Alô, alô, deputados federais! Alô, alô, PSOL! Alô, alô, Chico Alencar, em quem votei, mas em quem não voltarei a votar após o explícito apoio à eleição de Dilma em 2014, com todo o evidente estelionato eleitoral. Por sinal, tal flagrante de adesismo gratuito foi a ocasião que marcou o retorno do partido ao corpo do PT, de onde tinha saído como costela sã após a confissão de Duda Mendonça na CPI dos Correios, esta mais conhecida como a Comissão Parlamentar de inquérito que desvendaria o Mensalão.

Muito bem, a semana que entra pode voltar a marcar a diferença entre os partidos, praticamente unidos desde então. E o motivo tem origem na denúncia do delator Zwi Skornick, que admite ter dado dinheiro para o deputado petista Luiz Sérgio, relator da CPI da Petrobras, em 2015, em tempos já quentes de Operação Lava-jato.

Para emprestar credibilidade ao depoimento, o engenheiro sopa de letrinhas comprometeu-se a devolver a bagatela de 23,8 milhões de dólares desviados da Petrobras, cerca de ¼ de Barusco, além de obras de arte de fazer inveja a Duque, o grande mecenas do Petrolão.
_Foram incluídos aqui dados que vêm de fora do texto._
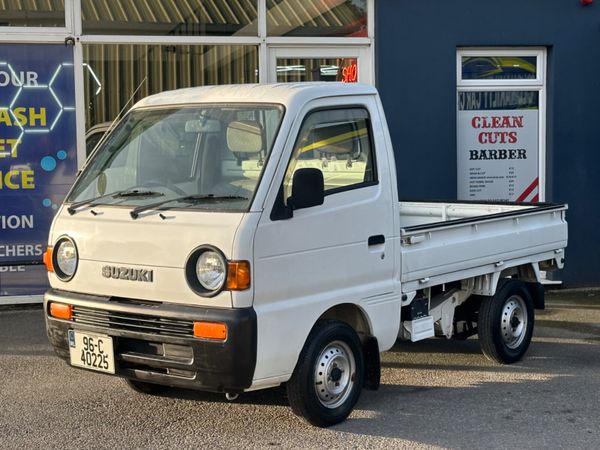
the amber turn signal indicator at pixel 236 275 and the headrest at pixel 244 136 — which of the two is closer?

Zwi, também fonte pagadora do casal de marqueteiros Feira e Xepa, deverá ceder ao acervo do Museu Oscar Niemeyer, em Curitiba, telas de Salvador Dalí, Cícero Dias, Carlos Vergara e Vik Muniz, entre outros artistas salvadores de lá, a instituição fora do eixo Rio-São Paulo que mais cresce no país, espécie de Inhotim de portas fechadas e instalações abertas às obras que estrelariam lavagens culturais de dinheiro.

 Nos últimos dias, saiu a sentença em primeira instância do ex-senador Gim Argello, condenado a 19 anos de cana, com teor alcoólico zero.

Ainda no terreno dos combustíveis misturados com álcool, o preço da gasolina caiu e a ação da empresa que vende o produto subiu. Parece coisa fora do eixo, mas é justo o contrário. Também é justo que, com as coisas entrando nos eixos, o PSOL de Freixo represente contra o deputado Luiz Sérgio, a exemplo do que fez contra Cunha, na companhia da Rede. Alô, alô, Molon! Você também merece participar.